Stephen Wolf on The Daily Kos rather gleefully notes another North Carolina gerrymandering case won by the Democrats:
On Monday, a federal district court struck down a map that North Carolina’s Republican-controlled state legislature had imposed on the city of Greensboro, the state’s third-largest city. In a remarkable affront to local rule, Republican lawmakers passed a law in 2015 that replaced the city council districts that the city itself had drawn and replaced them with gerrymandered lines intended to hurt Democratic and black voters.
Democrats quickly brought a challenge to this new map, and the judges hearing the case have now put a stop to this usurpation of power. The court concluded that the legislature’s map was an impermissible racial gerrymander; that it violated the principle of “one person, one vote”; and that it unfairly singled out Greensboro. The city-drawn map had remained in place for the 2015 elections while litigation was ongoing, and it will now stay in effect for elections in fall.
Which is all well and good. But then he seems to engage in a bit of confirmation bias:
In fact, these gerrymanders are so effective that Greensboro, which typically votes for Democratic presidential candidates by a two-to-one ratio, is represented in the House by zero Democrats. And Guilford County, which is home to Greensboro and roughly half a million people, likewise supported Hillary Clinton by a 58-38 margin, but Republicans have maintained a majority on the county commission ever since 2012—when, of course, they got to draw the map for it.
The real problem is that his case is difficult to assert without supporting evidence; that is, we can find other reasonable reasons for the observed behavior. For example, perhaps the Greensboro Democrats are a mendacious, despicable bunch who have repulsed voters so badly that they’d prefer local Republicans – and perhaps those running for county commissioner are not as bad as those running for the legislature. The victory in the gerrymandering case is, of course, a point in his favor; but his brush is too large. I fear that he misleads himself and his audience through this presentation.

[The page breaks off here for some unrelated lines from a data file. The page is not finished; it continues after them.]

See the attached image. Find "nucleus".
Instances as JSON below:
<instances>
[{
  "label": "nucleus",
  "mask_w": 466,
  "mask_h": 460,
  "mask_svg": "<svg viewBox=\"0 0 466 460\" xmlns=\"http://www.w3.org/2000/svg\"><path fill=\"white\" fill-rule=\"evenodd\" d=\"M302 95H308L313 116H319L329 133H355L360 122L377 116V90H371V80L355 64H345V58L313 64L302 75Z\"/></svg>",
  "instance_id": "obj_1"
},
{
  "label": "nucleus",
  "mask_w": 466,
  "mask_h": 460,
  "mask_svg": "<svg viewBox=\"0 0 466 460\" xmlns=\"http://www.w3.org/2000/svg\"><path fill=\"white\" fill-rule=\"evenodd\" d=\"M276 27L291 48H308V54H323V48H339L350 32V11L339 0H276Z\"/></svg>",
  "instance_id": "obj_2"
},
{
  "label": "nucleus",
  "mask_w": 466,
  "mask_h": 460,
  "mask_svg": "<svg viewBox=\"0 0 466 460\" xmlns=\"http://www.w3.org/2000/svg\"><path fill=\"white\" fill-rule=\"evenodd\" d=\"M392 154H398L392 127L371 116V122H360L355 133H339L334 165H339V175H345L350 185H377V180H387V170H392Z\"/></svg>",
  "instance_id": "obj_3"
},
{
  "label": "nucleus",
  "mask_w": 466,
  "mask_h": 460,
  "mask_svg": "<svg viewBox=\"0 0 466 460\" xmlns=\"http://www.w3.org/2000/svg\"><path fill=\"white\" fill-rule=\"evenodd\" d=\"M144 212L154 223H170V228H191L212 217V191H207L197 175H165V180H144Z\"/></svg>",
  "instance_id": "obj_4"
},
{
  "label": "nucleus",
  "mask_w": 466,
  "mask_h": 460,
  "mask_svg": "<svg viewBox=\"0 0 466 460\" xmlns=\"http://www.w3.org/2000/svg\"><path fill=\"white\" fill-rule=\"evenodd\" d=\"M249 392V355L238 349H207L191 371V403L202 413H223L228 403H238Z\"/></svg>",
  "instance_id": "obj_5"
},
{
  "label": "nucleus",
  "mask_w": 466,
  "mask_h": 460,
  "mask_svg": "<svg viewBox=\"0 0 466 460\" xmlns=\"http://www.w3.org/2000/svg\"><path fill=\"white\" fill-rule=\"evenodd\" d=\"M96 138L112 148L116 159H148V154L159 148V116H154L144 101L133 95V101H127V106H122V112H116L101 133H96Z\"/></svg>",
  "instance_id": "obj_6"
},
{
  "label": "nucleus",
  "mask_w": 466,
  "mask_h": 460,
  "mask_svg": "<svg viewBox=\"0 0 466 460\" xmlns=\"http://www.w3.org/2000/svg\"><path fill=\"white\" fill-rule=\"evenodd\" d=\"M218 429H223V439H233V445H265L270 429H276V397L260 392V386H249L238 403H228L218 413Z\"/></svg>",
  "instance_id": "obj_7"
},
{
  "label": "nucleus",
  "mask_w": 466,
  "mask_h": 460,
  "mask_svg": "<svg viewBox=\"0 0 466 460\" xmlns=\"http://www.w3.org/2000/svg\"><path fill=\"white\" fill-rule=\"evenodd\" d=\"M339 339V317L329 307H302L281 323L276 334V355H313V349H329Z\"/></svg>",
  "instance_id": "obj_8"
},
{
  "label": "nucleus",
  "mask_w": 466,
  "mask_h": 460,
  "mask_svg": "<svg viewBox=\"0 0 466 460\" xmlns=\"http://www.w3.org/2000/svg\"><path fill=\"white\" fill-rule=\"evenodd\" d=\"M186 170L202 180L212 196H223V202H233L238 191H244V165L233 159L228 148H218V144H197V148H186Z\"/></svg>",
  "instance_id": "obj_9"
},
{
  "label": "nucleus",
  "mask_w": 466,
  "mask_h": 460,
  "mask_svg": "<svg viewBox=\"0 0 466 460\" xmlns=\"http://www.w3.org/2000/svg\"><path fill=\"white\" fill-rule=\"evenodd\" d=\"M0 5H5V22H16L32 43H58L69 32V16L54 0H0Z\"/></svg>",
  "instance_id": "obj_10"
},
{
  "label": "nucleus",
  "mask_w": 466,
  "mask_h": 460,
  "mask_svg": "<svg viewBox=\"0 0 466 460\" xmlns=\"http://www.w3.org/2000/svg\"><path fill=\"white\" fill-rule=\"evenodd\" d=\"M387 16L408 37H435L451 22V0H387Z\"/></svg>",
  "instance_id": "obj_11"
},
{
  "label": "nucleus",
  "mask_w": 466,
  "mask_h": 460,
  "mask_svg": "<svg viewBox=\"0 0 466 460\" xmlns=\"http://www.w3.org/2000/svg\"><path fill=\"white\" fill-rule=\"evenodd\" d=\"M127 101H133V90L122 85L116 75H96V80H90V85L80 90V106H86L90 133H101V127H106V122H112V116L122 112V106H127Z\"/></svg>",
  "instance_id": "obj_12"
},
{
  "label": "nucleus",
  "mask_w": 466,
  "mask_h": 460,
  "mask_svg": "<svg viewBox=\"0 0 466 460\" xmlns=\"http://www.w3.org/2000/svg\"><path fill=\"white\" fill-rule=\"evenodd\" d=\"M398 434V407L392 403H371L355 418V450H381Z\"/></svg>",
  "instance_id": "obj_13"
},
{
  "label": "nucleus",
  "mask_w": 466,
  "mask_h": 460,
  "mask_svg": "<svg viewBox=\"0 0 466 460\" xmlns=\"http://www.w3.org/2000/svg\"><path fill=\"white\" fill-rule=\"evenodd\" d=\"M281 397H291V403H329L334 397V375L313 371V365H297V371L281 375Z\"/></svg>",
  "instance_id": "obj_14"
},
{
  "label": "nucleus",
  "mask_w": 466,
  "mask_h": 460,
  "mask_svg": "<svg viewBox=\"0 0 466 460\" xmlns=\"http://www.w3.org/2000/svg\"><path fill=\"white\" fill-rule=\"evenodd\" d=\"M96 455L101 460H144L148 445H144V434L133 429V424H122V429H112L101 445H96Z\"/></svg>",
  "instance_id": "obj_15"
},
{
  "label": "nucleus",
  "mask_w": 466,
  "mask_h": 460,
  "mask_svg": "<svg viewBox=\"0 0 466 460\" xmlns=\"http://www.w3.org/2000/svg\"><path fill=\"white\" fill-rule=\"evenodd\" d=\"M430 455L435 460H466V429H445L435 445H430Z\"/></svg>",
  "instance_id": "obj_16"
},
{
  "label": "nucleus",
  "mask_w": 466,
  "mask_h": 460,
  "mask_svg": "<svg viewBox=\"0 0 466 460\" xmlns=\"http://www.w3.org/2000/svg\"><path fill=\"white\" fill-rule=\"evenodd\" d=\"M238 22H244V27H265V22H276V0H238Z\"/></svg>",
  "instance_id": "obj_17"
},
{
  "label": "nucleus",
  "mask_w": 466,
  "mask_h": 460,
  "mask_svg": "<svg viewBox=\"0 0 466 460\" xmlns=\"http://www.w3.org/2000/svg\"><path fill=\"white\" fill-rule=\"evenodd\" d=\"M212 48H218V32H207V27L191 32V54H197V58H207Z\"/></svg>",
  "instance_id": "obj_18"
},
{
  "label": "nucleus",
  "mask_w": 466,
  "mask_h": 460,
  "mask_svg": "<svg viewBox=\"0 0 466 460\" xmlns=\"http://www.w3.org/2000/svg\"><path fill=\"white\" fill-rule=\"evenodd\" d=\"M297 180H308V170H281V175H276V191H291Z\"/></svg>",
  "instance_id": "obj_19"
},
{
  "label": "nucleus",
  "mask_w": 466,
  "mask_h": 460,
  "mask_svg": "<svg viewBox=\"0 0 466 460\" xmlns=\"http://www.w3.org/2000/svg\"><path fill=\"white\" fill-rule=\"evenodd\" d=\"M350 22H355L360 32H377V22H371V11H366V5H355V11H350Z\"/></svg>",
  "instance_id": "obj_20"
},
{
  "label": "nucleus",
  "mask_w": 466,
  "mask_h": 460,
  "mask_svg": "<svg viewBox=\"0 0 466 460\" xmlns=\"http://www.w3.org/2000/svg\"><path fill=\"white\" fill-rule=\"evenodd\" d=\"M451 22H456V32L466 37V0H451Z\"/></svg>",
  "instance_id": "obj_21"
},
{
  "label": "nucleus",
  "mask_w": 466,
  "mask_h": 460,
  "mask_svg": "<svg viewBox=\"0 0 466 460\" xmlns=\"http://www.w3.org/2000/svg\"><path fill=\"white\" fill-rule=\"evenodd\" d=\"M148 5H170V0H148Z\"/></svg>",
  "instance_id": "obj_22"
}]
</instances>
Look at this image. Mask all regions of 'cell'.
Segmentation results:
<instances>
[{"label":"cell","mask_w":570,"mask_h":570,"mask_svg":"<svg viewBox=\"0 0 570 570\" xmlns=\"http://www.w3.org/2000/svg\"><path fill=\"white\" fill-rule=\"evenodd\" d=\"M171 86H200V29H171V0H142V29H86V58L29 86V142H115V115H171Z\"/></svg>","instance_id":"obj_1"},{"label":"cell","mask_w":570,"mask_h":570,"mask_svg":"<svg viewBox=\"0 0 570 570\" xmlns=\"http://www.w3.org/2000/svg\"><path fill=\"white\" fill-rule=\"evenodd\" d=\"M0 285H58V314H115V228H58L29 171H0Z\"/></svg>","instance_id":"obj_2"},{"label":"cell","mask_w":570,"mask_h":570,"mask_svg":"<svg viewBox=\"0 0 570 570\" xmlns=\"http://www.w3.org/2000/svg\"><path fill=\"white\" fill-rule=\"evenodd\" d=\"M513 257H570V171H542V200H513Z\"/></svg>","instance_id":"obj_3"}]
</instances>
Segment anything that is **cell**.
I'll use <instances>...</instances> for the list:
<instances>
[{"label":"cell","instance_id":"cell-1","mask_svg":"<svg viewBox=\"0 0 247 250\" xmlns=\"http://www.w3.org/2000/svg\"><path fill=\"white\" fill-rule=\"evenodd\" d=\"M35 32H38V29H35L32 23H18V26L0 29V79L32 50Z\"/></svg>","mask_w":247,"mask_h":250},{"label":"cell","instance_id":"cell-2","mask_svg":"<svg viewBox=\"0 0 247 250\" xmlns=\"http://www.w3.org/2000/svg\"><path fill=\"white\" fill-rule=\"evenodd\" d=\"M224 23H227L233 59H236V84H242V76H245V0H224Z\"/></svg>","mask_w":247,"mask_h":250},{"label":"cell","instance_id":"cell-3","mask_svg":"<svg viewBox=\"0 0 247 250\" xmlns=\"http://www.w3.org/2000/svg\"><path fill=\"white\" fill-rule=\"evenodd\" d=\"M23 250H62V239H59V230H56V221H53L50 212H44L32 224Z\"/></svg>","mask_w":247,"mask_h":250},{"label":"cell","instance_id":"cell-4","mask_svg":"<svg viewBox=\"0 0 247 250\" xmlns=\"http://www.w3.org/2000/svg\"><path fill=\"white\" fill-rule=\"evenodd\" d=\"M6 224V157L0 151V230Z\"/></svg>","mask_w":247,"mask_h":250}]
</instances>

And I remember how confident the diarists on The Daily Kos were that Clinton would be victorious, that Senator Johnson of Wisconsin would fall, that there’d be a general Democratic victory in the Senate and possibly even one in the House.
Technically, you can say Clinton won the popular vote and lost in the Electoral College because of a quirk and Russian interference, and that some ground was made up in both chambers of Congress.
But, honestly, it was still a disaster for the Democrats and their Progressive wing, and I put it down to the Progressives having their own little echo chamber. They talk to themselves too much. I think Stephen’s post would benefit from some self-criticism. The victory in the court case is encouraging, I do agree – but precision in observation and argument will lead to better results down the road.